On his time in solitary confinement

“My cell was about 6 feet by 7 feet, and I’m just over 6 feet tall myself so that made for pretty cramped living quarters. There’s no bed or pillows or anything like that. You’re just in a box. That became home for 29 days.”

On the disconnect between life on the ground for people in Tehran and the geopolitical moment we’re in

“I think parts of the Iranian government are trying, and I think that’s an important part to state. I do not think there’s been a sea change in our relationship on either side. I think the recent diplomacy should be seen for exactly what it is, which is a very narrow point of convergence between two countries on an extremely limited amount of interests.”

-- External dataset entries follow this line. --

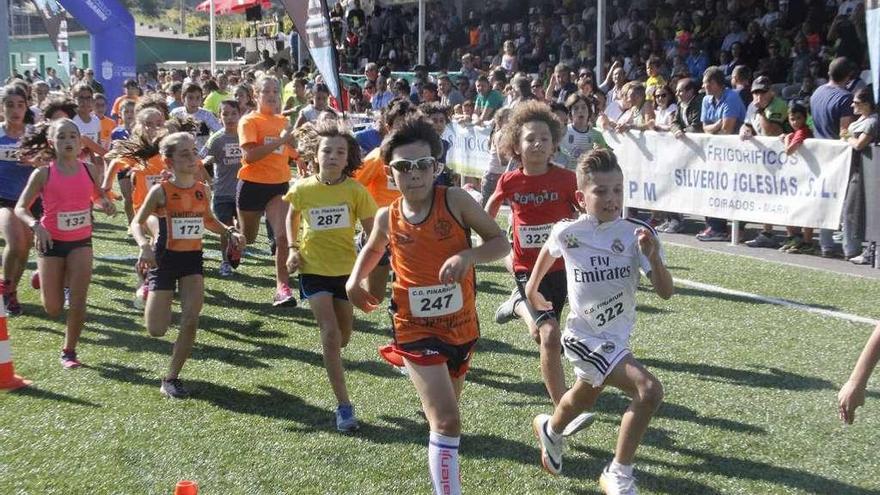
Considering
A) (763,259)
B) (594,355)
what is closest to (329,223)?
(594,355)

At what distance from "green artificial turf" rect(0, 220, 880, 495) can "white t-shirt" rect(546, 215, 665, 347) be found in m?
0.89

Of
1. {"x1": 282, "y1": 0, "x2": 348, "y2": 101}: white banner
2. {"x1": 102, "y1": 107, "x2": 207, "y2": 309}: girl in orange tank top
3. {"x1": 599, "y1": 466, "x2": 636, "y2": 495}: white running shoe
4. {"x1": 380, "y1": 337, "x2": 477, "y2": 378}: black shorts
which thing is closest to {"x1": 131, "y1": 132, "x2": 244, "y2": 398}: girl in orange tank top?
{"x1": 102, "y1": 107, "x2": 207, "y2": 309}: girl in orange tank top

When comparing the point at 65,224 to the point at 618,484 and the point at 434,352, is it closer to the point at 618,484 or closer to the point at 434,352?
the point at 434,352

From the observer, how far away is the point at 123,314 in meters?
9.45

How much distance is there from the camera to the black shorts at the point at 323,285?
632 cm

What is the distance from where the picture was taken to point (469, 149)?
17.6 metres

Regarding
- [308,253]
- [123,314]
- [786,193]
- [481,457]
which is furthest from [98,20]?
[481,457]

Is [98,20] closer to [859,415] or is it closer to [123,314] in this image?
[123,314]

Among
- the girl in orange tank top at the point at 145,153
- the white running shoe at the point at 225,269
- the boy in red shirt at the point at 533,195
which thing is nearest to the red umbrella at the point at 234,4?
the white running shoe at the point at 225,269

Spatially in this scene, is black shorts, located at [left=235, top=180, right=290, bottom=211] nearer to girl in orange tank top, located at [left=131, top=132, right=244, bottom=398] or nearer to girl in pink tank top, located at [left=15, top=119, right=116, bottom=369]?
girl in pink tank top, located at [left=15, top=119, right=116, bottom=369]

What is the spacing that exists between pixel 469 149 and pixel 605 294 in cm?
1290

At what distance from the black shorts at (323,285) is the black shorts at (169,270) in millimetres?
1065

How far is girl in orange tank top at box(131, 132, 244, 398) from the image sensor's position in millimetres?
6832

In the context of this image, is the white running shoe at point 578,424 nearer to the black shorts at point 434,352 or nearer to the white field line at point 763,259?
the black shorts at point 434,352
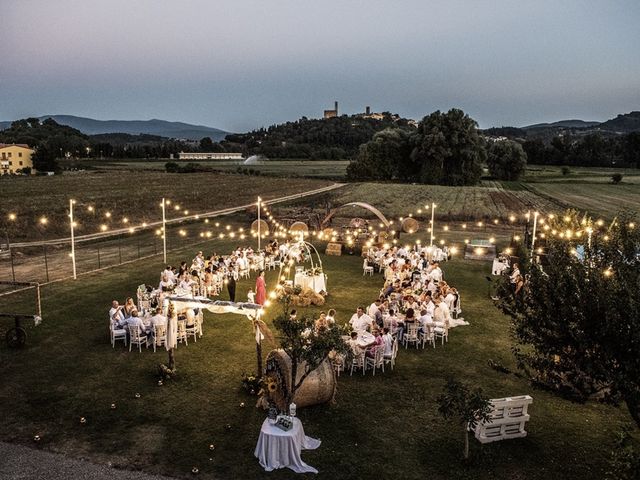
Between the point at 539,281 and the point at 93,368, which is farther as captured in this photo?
the point at 93,368

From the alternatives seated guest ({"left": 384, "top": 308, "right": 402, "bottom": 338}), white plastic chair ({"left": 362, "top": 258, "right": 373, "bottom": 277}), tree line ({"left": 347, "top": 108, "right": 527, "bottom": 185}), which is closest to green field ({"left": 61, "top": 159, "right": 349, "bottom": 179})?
tree line ({"left": 347, "top": 108, "right": 527, "bottom": 185})

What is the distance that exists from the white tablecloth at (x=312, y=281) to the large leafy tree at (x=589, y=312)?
10.4 m

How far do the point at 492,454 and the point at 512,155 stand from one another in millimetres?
81898

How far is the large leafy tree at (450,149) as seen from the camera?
68938mm

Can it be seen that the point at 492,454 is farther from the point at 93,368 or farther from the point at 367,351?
the point at 93,368

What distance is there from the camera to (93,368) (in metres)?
12.2

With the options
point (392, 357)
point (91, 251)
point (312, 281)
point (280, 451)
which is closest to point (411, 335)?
point (392, 357)

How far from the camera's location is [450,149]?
6925 centimetres

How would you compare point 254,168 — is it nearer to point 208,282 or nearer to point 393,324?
point 208,282

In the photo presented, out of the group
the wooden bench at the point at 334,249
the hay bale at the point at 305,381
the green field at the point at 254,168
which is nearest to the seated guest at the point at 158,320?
the hay bale at the point at 305,381

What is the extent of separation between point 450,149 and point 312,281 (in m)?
56.1

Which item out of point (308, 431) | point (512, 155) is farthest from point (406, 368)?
point (512, 155)

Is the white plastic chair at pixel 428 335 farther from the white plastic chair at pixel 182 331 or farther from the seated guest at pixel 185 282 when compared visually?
the seated guest at pixel 185 282

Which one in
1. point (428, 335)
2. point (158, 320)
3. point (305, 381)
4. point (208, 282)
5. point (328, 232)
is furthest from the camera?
point (328, 232)
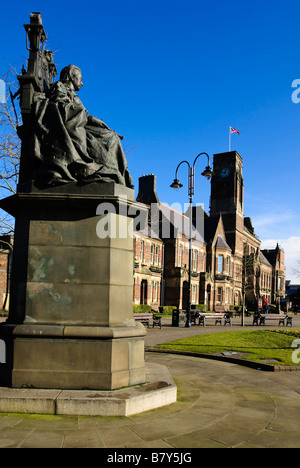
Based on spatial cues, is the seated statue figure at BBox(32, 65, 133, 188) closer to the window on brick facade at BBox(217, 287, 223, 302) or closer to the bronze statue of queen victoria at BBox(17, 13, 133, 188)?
the bronze statue of queen victoria at BBox(17, 13, 133, 188)

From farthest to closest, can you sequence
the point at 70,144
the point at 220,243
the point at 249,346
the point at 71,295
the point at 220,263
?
the point at 220,243
the point at 220,263
the point at 249,346
the point at 70,144
the point at 71,295

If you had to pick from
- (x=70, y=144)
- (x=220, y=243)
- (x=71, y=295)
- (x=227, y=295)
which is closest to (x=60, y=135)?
(x=70, y=144)

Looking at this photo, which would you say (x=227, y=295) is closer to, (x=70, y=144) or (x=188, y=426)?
(x=70, y=144)

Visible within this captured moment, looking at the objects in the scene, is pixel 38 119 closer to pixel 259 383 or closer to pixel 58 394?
A: pixel 58 394

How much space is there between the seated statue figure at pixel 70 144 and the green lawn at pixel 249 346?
6.84m

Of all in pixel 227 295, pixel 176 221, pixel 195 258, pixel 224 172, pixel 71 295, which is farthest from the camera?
pixel 224 172

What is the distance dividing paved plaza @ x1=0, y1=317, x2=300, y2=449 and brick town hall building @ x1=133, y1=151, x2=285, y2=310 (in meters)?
23.3

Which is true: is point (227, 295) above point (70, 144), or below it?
below

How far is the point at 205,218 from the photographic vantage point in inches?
2413

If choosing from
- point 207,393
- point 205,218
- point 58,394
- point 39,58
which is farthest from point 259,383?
point 205,218

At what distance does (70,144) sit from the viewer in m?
5.97

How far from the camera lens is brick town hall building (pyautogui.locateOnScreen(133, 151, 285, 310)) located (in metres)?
41.8

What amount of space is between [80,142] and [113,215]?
1.36m

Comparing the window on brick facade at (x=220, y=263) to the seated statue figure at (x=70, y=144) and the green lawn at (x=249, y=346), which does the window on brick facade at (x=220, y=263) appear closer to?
the green lawn at (x=249, y=346)
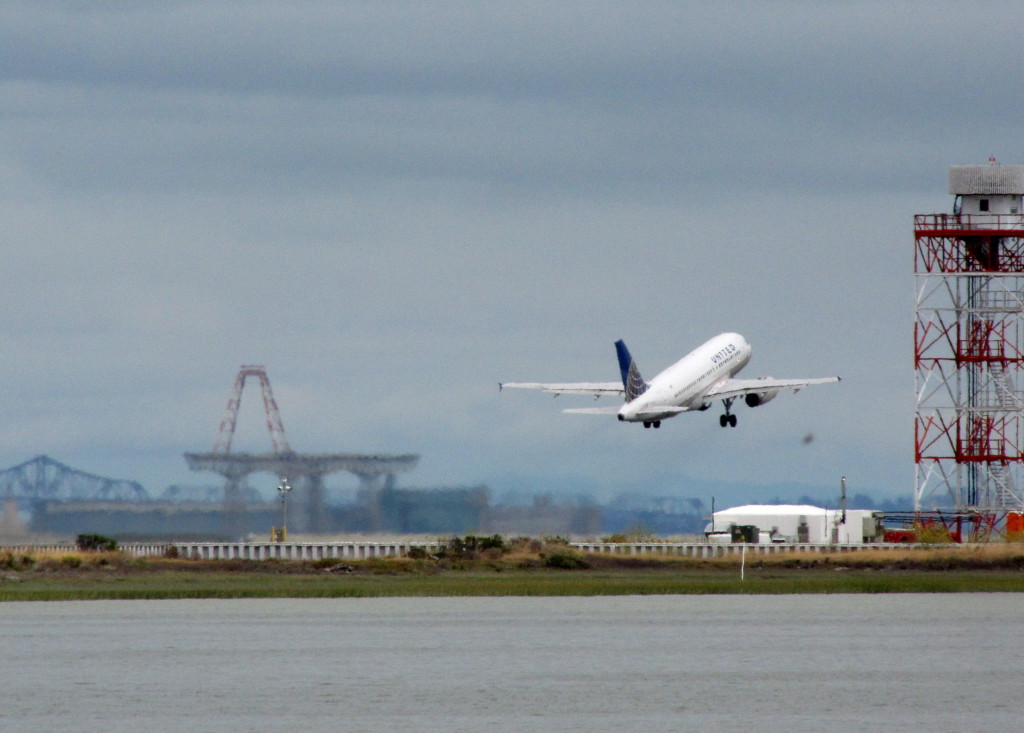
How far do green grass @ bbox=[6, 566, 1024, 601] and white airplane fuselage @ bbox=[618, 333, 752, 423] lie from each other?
11829 millimetres

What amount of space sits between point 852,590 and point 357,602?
27593mm

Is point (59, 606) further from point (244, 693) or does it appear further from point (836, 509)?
point (836, 509)

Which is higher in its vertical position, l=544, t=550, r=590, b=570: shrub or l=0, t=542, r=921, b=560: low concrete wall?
l=0, t=542, r=921, b=560: low concrete wall

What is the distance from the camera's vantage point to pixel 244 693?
64.9 m

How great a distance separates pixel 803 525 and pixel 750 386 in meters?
19.1

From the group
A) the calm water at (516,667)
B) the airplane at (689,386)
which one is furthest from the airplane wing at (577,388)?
the calm water at (516,667)

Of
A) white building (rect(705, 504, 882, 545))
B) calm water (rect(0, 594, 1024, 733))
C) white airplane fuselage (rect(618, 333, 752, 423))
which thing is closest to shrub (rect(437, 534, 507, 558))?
white airplane fuselage (rect(618, 333, 752, 423))

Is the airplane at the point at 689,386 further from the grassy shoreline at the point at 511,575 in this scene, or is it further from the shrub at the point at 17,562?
the shrub at the point at 17,562

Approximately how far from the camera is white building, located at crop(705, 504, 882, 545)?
162 metres

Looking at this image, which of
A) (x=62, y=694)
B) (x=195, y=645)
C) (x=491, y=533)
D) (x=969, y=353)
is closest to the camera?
(x=62, y=694)

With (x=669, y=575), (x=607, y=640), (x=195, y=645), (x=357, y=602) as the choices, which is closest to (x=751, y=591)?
(x=669, y=575)

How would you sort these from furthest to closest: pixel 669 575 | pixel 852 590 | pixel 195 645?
pixel 669 575, pixel 852 590, pixel 195 645

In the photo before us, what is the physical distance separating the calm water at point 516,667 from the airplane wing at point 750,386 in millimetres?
47054

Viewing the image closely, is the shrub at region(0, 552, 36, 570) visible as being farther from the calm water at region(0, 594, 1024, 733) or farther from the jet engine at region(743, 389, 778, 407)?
the jet engine at region(743, 389, 778, 407)
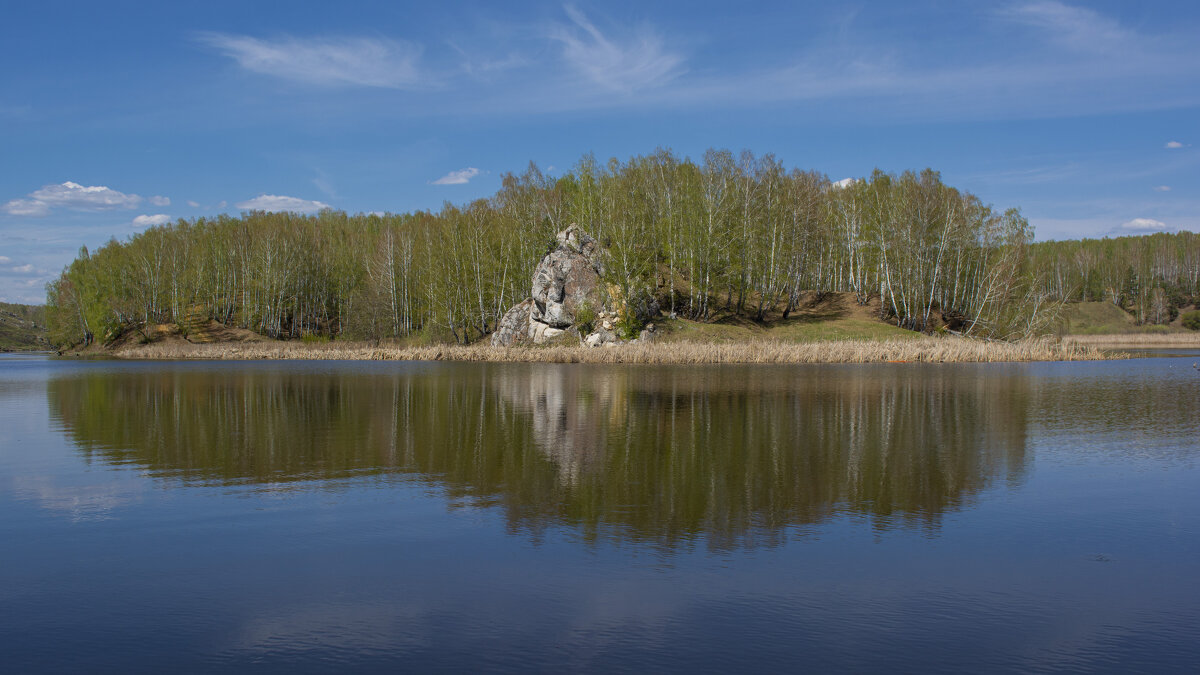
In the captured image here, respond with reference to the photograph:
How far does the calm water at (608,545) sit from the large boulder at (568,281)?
44614mm

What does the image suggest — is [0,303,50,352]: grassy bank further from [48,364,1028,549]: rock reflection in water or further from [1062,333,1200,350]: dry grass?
[1062,333,1200,350]: dry grass

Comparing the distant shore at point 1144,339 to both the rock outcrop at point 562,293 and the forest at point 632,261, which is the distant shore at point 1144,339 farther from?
the rock outcrop at point 562,293

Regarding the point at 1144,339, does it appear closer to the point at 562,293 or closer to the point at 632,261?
the point at 632,261

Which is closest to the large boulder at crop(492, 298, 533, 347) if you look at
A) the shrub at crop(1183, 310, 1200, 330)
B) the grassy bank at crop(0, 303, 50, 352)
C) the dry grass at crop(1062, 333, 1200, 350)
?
the dry grass at crop(1062, 333, 1200, 350)

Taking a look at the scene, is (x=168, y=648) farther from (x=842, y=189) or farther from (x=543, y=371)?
(x=842, y=189)

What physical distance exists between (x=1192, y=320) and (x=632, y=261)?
104369mm

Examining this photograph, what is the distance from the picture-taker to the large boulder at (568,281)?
6631 centimetres

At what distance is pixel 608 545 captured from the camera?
9.70m

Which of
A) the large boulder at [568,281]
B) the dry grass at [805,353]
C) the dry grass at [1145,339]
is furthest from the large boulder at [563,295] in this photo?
the dry grass at [1145,339]

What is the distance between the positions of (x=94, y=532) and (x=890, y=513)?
36.0ft

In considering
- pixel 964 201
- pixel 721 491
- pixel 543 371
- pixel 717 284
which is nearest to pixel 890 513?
pixel 721 491

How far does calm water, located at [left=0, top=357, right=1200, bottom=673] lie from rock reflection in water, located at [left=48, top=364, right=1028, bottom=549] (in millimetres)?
111

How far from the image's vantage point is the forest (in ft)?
214

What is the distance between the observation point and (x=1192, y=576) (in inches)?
341
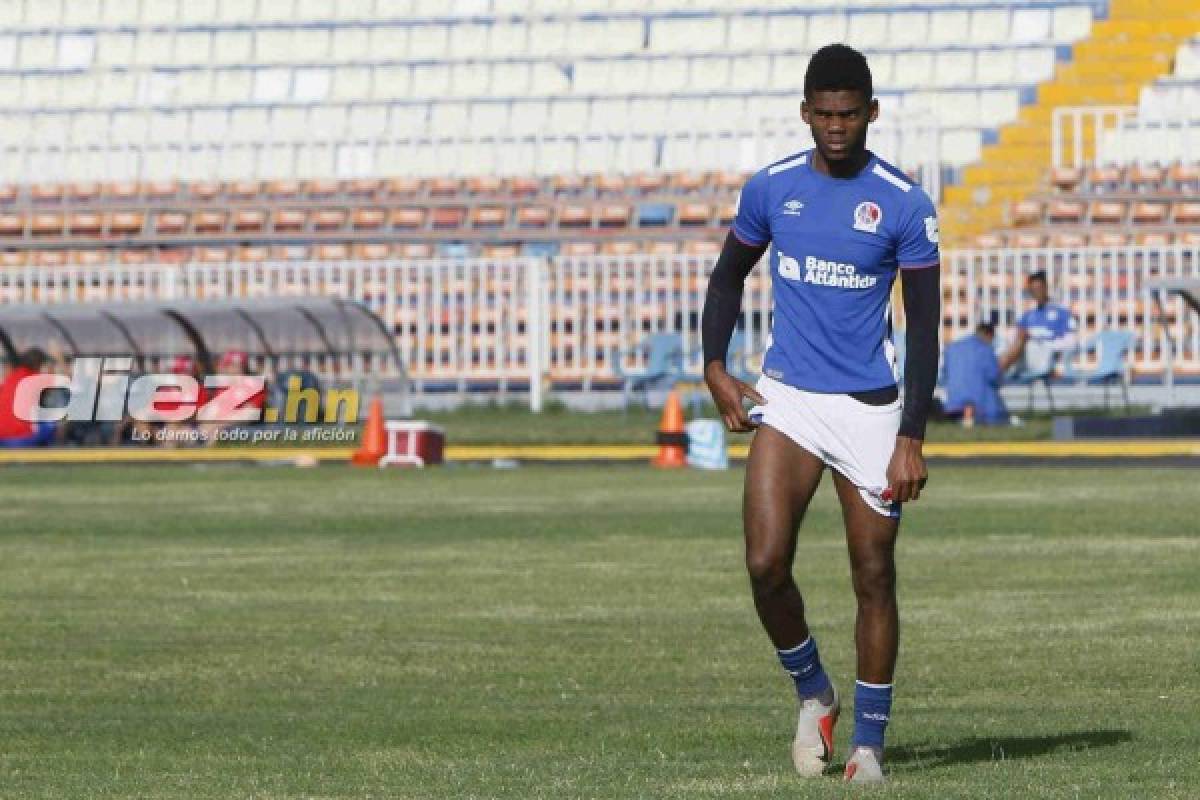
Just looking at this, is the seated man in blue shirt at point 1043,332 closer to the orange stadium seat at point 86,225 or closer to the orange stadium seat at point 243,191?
the orange stadium seat at point 243,191

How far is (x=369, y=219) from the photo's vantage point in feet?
160

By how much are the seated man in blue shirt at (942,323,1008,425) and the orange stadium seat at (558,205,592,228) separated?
1146 cm

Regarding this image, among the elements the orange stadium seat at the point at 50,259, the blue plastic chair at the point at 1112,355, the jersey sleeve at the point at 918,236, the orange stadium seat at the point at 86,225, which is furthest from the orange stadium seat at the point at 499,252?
the jersey sleeve at the point at 918,236

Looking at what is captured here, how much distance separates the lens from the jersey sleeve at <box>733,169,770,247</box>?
9.01 m

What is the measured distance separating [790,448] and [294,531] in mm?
12801

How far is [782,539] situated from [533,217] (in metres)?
38.8

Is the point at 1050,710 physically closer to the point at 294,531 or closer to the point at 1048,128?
the point at 294,531

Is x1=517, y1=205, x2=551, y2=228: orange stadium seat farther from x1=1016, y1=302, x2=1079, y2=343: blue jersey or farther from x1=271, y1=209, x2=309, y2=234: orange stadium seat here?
x1=1016, y1=302, x2=1079, y2=343: blue jersey

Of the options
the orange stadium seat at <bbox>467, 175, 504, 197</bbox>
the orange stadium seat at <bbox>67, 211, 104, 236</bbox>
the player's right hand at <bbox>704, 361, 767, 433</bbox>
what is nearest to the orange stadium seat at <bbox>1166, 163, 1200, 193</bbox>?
the orange stadium seat at <bbox>467, 175, 504, 197</bbox>

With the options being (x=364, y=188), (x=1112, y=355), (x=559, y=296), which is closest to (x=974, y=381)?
(x=1112, y=355)

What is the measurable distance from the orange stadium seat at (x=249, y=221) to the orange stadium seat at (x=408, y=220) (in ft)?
7.85

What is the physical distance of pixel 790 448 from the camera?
9008mm

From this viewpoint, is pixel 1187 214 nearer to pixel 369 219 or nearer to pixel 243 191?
pixel 369 219

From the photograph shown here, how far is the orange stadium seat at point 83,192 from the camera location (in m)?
51.5
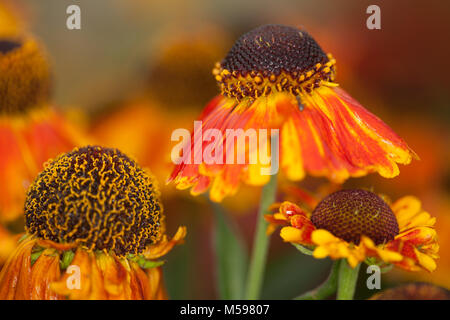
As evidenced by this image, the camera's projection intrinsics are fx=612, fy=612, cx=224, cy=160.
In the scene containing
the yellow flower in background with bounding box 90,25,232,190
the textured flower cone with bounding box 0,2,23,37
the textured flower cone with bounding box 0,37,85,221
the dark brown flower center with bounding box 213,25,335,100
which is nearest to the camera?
the dark brown flower center with bounding box 213,25,335,100

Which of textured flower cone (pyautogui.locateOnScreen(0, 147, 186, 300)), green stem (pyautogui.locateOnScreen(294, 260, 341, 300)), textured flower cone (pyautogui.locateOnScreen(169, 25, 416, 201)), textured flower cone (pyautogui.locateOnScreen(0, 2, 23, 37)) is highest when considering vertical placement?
textured flower cone (pyautogui.locateOnScreen(0, 2, 23, 37))

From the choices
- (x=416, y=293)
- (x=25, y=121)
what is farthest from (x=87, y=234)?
(x=25, y=121)

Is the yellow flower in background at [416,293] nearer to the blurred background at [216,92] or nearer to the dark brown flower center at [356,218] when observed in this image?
the dark brown flower center at [356,218]

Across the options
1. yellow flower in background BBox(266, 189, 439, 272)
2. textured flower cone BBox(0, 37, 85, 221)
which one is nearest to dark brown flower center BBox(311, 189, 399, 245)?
yellow flower in background BBox(266, 189, 439, 272)

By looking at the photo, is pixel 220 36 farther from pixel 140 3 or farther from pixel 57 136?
pixel 140 3

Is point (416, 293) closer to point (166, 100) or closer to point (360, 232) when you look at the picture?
point (360, 232)

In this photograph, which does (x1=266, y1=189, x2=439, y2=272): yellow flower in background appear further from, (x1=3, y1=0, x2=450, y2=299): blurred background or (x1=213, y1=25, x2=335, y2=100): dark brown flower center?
(x1=3, y1=0, x2=450, y2=299): blurred background
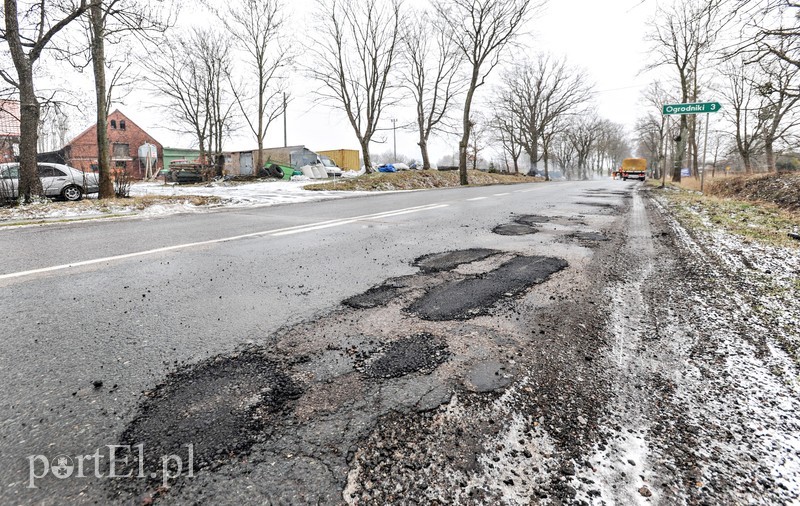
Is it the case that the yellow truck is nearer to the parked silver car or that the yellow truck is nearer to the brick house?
the parked silver car

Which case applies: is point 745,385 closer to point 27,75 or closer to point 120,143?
point 27,75

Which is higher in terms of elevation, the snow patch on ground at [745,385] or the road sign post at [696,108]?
the road sign post at [696,108]

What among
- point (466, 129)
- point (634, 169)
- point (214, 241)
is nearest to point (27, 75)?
point (214, 241)

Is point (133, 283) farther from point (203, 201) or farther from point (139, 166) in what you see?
point (139, 166)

“The domestic political situation completely changed from September to December, and, you know, I’m a Farsi student so after class you go out and you pick up the newspaper as a way to practice. And week by week they got progressively more xenophobic, specifically anti-American, and anti-foreign in general. And you’re reading these things and when you read statements from the top leaders in that country, saying we must work to root out American influence, we must work to root out foreign corruption, you’re standing on the street with otherwise pleasant civilian folks who are all thrilled to have an American in the city studying, and you’re wondering: Does this mean me?”

On criticism over the prisoner swap

“It’s a very delicate situation right now in the relations between these two countries. I think that’s a criticism you can’t ignore, but I think it is a simple reality. I’m not an ideologue on Iran. What I say is largely verified by my own personal experience and I can tell you there are parts of Iranian government that do not want a rapprochement with the United States.

“I think what really struck me once I was released is Iran is a nation that is at war with itself. People who are there, people who are in neighboring countries can get pulled into this and become pawns in a three-dimensional chess that’s occurring first inside Iran and second with Iran’s relations with other countries. Iran, as it’s discovering I think, cannot change 36 years of behavior and at times intense or at times light xenophobia. You can’t turn that on a dime. And while they may say they can, and ‘Oh, we’re open now for business and everyone can come,’ to expect radical changes in the way Iran conducts itself and conducts its affairs I think is premature.”